ACAMPAR PRA QUÊ?

Por Sérgio Godinho

Crescer é, aos poucos, aprender a reconhecer suas possibilidades e limites, situar-se socialmente, libertar-se da tutela do outro e construir a própria trajetória de vida, através do exercício da autonomia. Educar é, portanto, propiciar oportunidades para esse crescimento abrindo espaços para que as crianças e jovens possam se experimentar em situações diversas.

Nesse sentido, a criança e o jovem necessitam de oportunidades de convivência com o outro que extrapolem as situações cristalizadas do dia-a-dia e lhes proporcionem a chance de desempenhar diferentes papéis no grupo e conhecer melhor a si mesmos na relação com o outro. É importante que aprendam a cooperar e a se sentirem responsáveis por si e pelo próximo, que aprendam a falar e a escutar, a se impor e a ceder, a liderar e a seguir. Que percebam o valor da simplicidade, da humildade e do despojamento, aprendendo a distinguir o essencial do supérfluo.

É, também, parte essencial do processo educativo a busca por desenvolver nas crianças e jovens a capacidade de encantar-se com a natureza e a responsabilidade de preservar o meio-ambiente. E é bom que tomem gosto pela aventura, que desenvolvam a ousadia e valorizem o novo, desde que, paralelamente, aprendam a respeitar o poder avassalador das forças da natureza e a valorizar medidas de segurança, evitando riscos desnecessários.

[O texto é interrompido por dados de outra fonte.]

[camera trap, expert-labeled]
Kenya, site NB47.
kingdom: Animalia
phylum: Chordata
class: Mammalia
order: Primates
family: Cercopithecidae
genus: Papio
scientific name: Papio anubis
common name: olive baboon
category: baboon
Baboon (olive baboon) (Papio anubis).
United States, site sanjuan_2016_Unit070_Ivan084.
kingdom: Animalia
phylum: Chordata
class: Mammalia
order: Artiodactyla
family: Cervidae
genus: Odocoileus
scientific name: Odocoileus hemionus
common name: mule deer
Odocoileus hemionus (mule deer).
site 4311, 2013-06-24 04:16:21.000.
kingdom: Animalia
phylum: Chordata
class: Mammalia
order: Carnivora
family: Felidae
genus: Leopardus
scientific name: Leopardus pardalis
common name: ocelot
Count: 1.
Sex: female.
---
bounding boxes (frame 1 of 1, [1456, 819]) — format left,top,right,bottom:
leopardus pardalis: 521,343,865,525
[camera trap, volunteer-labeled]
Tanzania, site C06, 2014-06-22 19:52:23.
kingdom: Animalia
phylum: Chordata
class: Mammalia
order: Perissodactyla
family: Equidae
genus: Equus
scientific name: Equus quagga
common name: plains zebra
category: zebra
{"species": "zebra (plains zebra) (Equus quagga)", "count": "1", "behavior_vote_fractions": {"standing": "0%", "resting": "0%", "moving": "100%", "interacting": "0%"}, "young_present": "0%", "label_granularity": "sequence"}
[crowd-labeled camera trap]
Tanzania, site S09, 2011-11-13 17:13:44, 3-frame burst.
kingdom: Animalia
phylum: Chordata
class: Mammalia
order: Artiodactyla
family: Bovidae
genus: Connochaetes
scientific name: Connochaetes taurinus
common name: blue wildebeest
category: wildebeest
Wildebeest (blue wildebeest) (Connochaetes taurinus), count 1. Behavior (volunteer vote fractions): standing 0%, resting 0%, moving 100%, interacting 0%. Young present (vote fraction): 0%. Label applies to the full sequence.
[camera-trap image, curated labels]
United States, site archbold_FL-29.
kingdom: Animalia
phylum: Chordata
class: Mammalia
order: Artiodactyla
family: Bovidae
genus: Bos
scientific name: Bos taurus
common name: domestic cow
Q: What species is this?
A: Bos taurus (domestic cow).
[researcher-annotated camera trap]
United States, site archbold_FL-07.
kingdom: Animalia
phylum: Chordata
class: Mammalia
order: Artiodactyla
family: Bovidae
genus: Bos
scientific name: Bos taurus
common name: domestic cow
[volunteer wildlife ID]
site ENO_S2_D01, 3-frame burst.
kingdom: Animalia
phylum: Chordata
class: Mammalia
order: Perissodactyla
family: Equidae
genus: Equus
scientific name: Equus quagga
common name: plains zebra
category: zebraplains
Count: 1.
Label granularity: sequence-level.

Tudo isso é proporcionado por uma experiência que promovemos anualmente na Escola da Serra, uma escola particular em Belo Horizonte. Durante 5 dias, cerca de 70 alunos do terceiro ciclo (12 a 14 anos), acompanhados de um grupo de educadores, acampam numa região remota da Serra do Cipó, em Minas Gerais. No meio do mato, à margem de um ribeirão, mais de duas dezenas de barracas pontilham de cores uma mata de aroeiras. A região, lindíssima, emoldurada pela serra que muda de cores com o por do sol, oferece variadas oportunidades de atividades e de convivência. Muitos dos jovens têm, pela primeira vez, a oportunidade de estar longe da família, em um ambiente não-estruturado, onde não há sinal de celular, onde ele terá de se responsabilizar por si e pelos outros.
Enfrentando situações distintas daquelas que fazem parte de sua rotina, os papéis dos membros do grupo serão necessariamente revistos, e cada um poderá conhecer características do colega que, no dia-a-dia da sala de aula, ficavam veladas. Uma oportunidade de reconhecer o outro, revisar as relações, repensar a si mesmo e reconstruir papéis.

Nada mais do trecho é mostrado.